AVC: Why devote your life to theater when the money is all in TV and film? Theater has been called a dying art form.

LJ: [Laughs.] Well, we don't see it as a dying art form. It's funny people don't say this about music. Live music is where people want to be; recorded music is what we want to download for free. In theater, you can actually fundamentally change the form of it. You can’t be weird with film, because people say, "Why are you being weird with it?" In theater, you can have audience interaction, you can be strange with language, you can do weird things like read all of The Great Gatsby out loud for nine hours, and there's something really cool and strange and powerful about that. The money thing is a good question, and that's why a lot of playwrights are doing both. People who say they can write something and sell it and let shittier writers polish it until by the time it gets to the screen it’s something totally different, but you've made your $100,000 so you're okay with that? I think you're a liar. [Laughs.] I've got a couple of spec screenplays. I wrote an original pilot. It hasn't discouraged me yet. Writers are so used to making nothing that as soon as somebody offers you a big paycheck gig, it’s great. But I think you're going to go back to what makes you happier. For me, so far, theater makes me happier.

AVC: Your play Pluto Was A Planet involves secret societies at an elite college. How close is that to your own experiences at Yale?    

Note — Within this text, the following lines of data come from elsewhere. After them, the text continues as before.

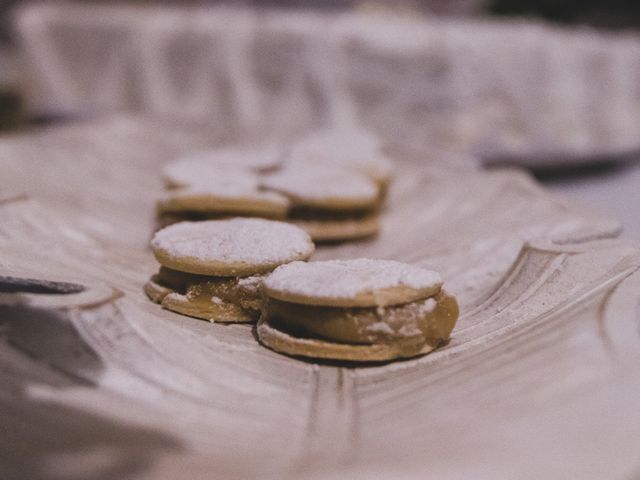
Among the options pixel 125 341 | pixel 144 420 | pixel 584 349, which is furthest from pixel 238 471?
pixel 584 349

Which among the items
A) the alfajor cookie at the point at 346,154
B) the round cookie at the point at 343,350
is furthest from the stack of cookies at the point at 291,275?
Result: the alfajor cookie at the point at 346,154

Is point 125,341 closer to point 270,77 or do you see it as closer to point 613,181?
point 270,77

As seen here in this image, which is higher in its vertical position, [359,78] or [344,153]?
[359,78]

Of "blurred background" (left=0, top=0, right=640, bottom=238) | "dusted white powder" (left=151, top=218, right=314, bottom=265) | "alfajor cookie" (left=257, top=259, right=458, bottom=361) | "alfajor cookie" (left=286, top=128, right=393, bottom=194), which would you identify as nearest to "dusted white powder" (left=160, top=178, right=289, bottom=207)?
"dusted white powder" (left=151, top=218, right=314, bottom=265)

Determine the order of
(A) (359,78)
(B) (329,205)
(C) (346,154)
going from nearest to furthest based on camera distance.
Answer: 1. (B) (329,205)
2. (C) (346,154)
3. (A) (359,78)

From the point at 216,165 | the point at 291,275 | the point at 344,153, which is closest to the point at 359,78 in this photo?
the point at 344,153

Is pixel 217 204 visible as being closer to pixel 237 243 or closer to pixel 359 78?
pixel 237 243
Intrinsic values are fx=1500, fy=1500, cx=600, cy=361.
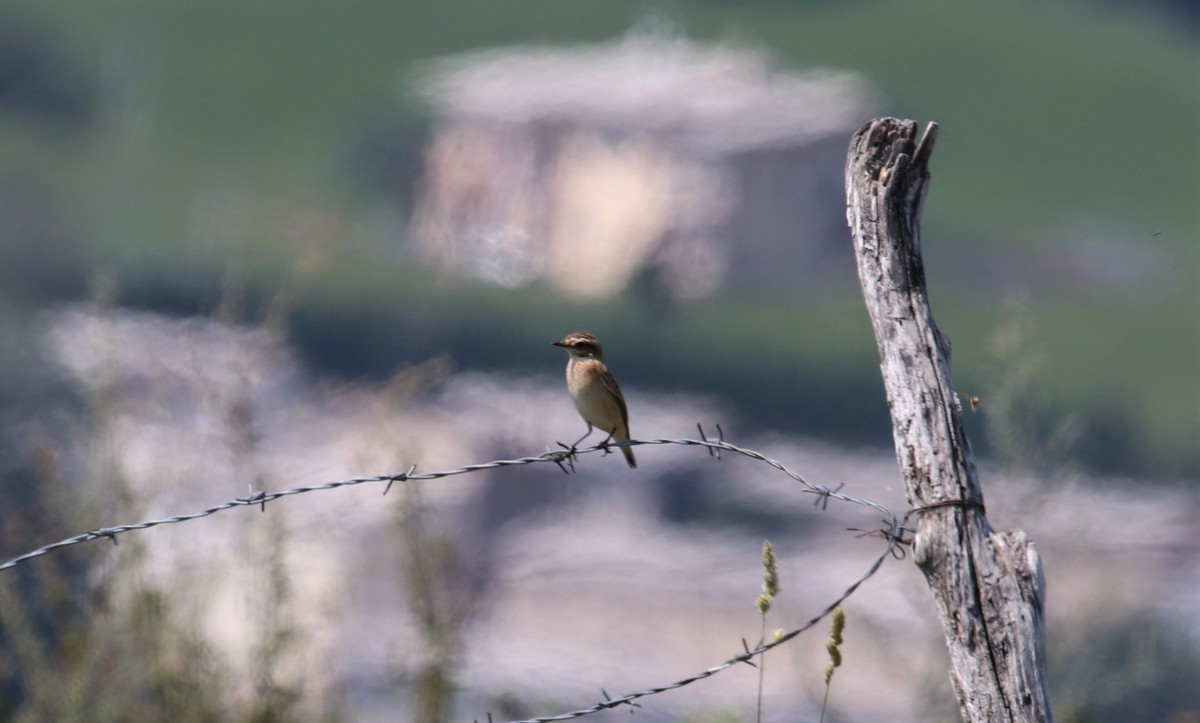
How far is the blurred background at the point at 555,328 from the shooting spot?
8641mm

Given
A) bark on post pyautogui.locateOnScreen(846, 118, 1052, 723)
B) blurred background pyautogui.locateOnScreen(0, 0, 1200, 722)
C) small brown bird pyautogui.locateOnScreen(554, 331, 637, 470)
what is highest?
blurred background pyautogui.locateOnScreen(0, 0, 1200, 722)

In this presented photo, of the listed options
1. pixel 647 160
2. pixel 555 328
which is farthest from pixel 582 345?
pixel 647 160

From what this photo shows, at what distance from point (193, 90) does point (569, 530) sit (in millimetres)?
12496

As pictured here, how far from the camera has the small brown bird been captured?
22.2ft

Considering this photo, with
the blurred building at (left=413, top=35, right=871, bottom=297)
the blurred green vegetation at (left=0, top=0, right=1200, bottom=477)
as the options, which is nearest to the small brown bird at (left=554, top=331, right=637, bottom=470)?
the blurred green vegetation at (left=0, top=0, right=1200, bottom=477)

LJ: [Laughs.] Not at all. I had a lot of friends who were in the secret societies. Here are the secrets, basically: There's a lot of drinking involved, and a lot of the societies do this thing where everyone is assigned a night and they have to tell their entire life story. And I don't mean the interesting parts, I mean their entire life story. So mostly I would hear these reports of, "Oh God, we were there for seven hours last night." [Laughs.] But with the weird relationships, and you know, the hooking up thing, what they thought they were supposed to do and what they actually did, that was there. It's like those horror movie prequels, how they spend all this time talking about how Jason got to be Jason. It's too much information. It sort of takes the thrill away. The more you know, the more boring it is.